- Location of the railway in Xinjiang, China

Overview
- Native name: 和若铁路
- Status: Operational
- Termini: Hotan; Ruoqiang (Qakilik);
- Continues from: Kashgar–Hotan railway
- Connecting lines: Golmud–Korla railway

Service
- Type: Heavy rail

History
- Opened: 2022

Technical
- Line length: 825.5 km (513 mi)
- Track gauge: 1,435 mm (4 ft 8+1⁄2 in) standard gauge
- Operating speed: 120 km/h (75 mph)

= Hotan–Ruoqiang railway =

Chinese train line

The Hotan–Ruoqiang (Qakilik) railway or Heruo Railway (和若铁路) is a 825.5 km long railway line connecting the cities of Hotan and Ruoqiang in southern Xinjiang, China that opened on 16 June 2022 with a design speed of 120 km/h. It serves over 10 million people with 20 new stations. Heruo Railway is part of the Taklimakan Desert railway loop, together with sections of the Southern Xinjiang railway, Kashgar–Hotan railway, and Golmud–Korla railway.

==History==
Construction on the line began in December 2018. Tracklaying began in May 2020 and by April 2021, over half the track had been laid. On 27 September 2021, the construction of the track was fully completed with the laying of the last length of track. Rail welding was completed on 28 October 2021, with track bed tamping and fine adjustment of the line required before scheduled opening of the entire line in 2022.

On March 12, 2022, the Hotan–Ruoqiang railway passed its dynamic acceptance inspection. On June 15, ticket sales for the railway officially began, and on June 16, the line formally commenced operations.

==Route==
The line is 825.5 km long and runs from west to east. In Hotan it continues as the Kashgar–Hotan railway and in Qakilik (Ruoqiang), Ruoqiang (Qakilik) County it branches off the Golmud–Korla railway. Together with those railways it forms a 2712 km loop around the west of the Tarim Basin, linking Hotan, Lop, Qira, Yutian, Minfeng, Qiemo and Bayingolin.
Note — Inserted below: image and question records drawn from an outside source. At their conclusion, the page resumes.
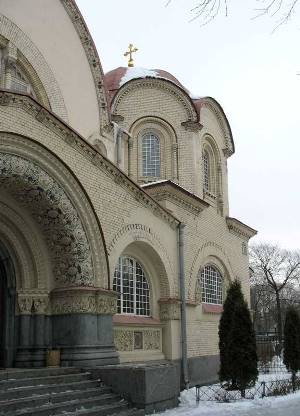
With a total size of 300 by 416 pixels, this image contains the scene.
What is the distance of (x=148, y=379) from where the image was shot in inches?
451

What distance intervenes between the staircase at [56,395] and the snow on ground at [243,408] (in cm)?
111

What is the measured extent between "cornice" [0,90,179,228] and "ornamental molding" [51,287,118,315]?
302 centimetres

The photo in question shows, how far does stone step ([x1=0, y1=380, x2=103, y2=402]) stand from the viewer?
31.9ft

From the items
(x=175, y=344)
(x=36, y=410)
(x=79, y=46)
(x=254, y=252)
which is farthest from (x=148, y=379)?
(x=254, y=252)

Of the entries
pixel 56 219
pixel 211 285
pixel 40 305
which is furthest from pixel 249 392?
pixel 211 285

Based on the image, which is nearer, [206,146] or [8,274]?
[8,274]

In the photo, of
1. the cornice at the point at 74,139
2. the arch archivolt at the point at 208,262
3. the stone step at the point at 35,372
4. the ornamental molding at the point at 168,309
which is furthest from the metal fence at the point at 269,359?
the stone step at the point at 35,372

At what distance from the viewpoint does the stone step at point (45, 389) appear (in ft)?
31.9

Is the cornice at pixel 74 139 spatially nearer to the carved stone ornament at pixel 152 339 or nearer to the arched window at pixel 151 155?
the carved stone ornament at pixel 152 339

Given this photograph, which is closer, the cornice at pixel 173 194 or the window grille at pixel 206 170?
the cornice at pixel 173 194

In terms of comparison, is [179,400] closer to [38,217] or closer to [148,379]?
[148,379]

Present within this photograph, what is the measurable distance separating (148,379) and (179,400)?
1.80 m

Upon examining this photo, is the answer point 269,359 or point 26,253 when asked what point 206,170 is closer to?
point 269,359

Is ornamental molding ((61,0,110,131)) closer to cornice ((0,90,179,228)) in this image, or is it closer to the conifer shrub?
cornice ((0,90,179,228))
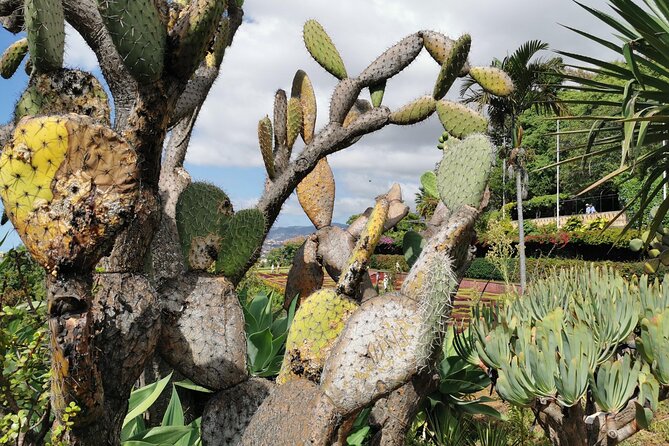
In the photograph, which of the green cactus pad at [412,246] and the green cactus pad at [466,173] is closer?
the green cactus pad at [466,173]

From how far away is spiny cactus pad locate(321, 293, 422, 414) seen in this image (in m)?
1.63

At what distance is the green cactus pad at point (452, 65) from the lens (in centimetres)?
302

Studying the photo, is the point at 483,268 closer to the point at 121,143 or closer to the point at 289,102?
the point at 289,102

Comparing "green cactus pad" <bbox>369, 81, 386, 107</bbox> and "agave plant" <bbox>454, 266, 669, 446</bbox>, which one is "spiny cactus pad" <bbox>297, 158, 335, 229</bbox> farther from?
"agave plant" <bbox>454, 266, 669, 446</bbox>

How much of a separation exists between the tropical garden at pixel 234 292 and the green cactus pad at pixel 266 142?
0.07ft

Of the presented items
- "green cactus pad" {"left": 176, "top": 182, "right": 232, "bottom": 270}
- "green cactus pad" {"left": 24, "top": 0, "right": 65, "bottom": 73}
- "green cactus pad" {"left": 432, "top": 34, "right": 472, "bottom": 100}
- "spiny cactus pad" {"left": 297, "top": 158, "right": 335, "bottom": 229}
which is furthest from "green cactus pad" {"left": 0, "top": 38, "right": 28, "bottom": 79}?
"green cactus pad" {"left": 432, "top": 34, "right": 472, "bottom": 100}

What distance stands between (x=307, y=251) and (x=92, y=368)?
233cm

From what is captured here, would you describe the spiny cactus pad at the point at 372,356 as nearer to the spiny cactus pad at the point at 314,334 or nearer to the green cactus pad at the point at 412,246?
the spiny cactus pad at the point at 314,334

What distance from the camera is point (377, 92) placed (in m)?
3.47

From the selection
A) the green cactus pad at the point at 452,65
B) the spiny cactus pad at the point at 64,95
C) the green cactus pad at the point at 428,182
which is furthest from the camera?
the green cactus pad at the point at 428,182

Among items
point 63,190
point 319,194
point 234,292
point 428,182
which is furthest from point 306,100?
point 63,190

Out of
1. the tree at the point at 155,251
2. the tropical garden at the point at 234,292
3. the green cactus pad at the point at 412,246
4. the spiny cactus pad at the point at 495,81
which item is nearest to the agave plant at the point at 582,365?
the tropical garden at the point at 234,292

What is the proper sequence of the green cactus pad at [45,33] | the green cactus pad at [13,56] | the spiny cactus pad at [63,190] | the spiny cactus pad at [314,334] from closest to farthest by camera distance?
the spiny cactus pad at [63,190], the green cactus pad at [45,33], the spiny cactus pad at [314,334], the green cactus pad at [13,56]

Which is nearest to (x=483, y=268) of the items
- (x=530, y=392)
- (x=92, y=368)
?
(x=530, y=392)
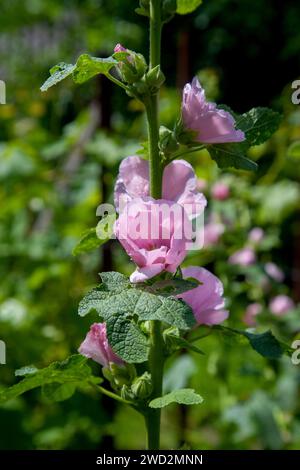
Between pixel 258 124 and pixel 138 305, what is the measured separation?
0.70ft

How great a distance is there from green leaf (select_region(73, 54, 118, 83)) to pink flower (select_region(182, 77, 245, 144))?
0.25ft

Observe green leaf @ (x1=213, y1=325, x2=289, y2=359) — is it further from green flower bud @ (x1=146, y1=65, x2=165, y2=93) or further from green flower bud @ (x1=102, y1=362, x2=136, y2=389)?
green flower bud @ (x1=146, y1=65, x2=165, y2=93)

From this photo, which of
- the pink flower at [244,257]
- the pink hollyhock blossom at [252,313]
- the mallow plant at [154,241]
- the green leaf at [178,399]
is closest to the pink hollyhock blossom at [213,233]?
the pink flower at [244,257]

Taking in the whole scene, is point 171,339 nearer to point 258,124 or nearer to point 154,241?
point 154,241

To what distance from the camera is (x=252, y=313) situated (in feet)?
4.89

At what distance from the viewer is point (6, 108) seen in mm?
2332

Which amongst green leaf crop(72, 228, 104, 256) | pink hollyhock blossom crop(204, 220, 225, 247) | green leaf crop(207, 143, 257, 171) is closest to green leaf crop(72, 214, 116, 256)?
green leaf crop(72, 228, 104, 256)

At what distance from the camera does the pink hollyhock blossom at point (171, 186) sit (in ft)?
2.10

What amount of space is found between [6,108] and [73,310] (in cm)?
91

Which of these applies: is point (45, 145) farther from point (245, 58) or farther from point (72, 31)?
point (245, 58)

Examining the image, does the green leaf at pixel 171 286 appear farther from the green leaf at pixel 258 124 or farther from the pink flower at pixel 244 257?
the pink flower at pixel 244 257

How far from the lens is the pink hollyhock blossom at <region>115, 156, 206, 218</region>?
0.64m

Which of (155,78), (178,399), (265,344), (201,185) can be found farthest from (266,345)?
(201,185)

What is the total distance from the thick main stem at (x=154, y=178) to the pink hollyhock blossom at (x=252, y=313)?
81 cm
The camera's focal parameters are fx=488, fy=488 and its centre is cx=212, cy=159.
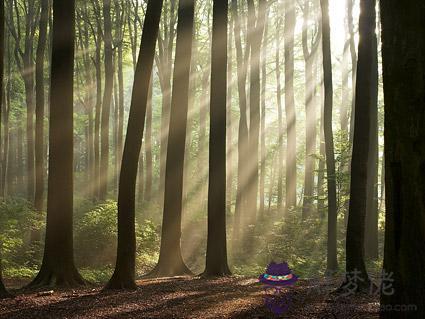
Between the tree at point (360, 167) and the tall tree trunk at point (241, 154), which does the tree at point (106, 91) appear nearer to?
the tall tree trunk at point (241, 154)

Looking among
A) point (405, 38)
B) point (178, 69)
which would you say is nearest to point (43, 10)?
point (178, 69)

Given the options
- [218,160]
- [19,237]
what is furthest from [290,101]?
[19,237]

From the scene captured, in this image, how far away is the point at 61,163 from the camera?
1182 cm

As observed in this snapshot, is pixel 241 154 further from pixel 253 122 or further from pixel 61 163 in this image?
pixel 61 163

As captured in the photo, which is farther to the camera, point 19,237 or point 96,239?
point 96,239

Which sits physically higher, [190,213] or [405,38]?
[405,38]

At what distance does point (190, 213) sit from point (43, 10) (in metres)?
14.6

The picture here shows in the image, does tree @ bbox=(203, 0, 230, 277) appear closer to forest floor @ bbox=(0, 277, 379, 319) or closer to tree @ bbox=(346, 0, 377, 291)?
forest floor @ bbox=(0, 277, 379, 319)

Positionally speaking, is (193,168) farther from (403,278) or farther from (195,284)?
(403,278)

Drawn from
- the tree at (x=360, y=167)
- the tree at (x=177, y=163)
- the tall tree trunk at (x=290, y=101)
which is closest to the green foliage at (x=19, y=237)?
the tree at (x=177, y=163)

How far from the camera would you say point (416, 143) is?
16.6 ft

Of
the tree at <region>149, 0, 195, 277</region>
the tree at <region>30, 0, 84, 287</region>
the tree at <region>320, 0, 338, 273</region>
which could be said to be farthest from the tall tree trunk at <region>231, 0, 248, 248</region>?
the tree at <region>30, 0, 84, 287</region>

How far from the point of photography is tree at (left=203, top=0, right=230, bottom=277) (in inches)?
537

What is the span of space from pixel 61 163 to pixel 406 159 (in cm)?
881
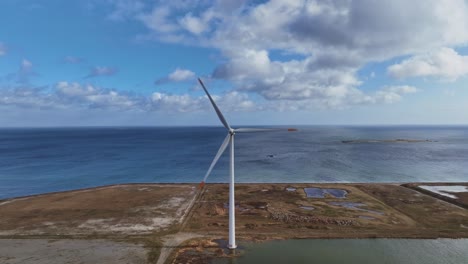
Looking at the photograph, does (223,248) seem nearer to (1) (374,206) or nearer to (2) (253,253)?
(2) (253,253)

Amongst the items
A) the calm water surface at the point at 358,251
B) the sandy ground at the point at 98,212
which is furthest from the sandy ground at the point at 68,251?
the calm water surface at the point at 358,251

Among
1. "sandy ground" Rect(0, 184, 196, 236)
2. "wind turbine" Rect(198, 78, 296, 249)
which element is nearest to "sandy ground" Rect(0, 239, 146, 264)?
"sandy ground" Rect(0, 184, 196, 236)

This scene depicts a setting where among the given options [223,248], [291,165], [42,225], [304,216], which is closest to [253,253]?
[223,248]

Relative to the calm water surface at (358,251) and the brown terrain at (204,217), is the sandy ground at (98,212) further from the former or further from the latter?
the calm water surface at (358,251)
The route includes five viaducts over the sand with a combined length of 49.7 km, designed to allow sandstorms to blow under them. 434 bridge piers were factory-built and assembled on site. The longest is Niya River Grand Bridge, which has a total length of 18628.46 m. Further protection against sand has been provided by putting about 13 million shrubs, such as sacsaoul and sea buckthorn, into 5000 ha of grass grids (straw-edged rectangles of about a metre square).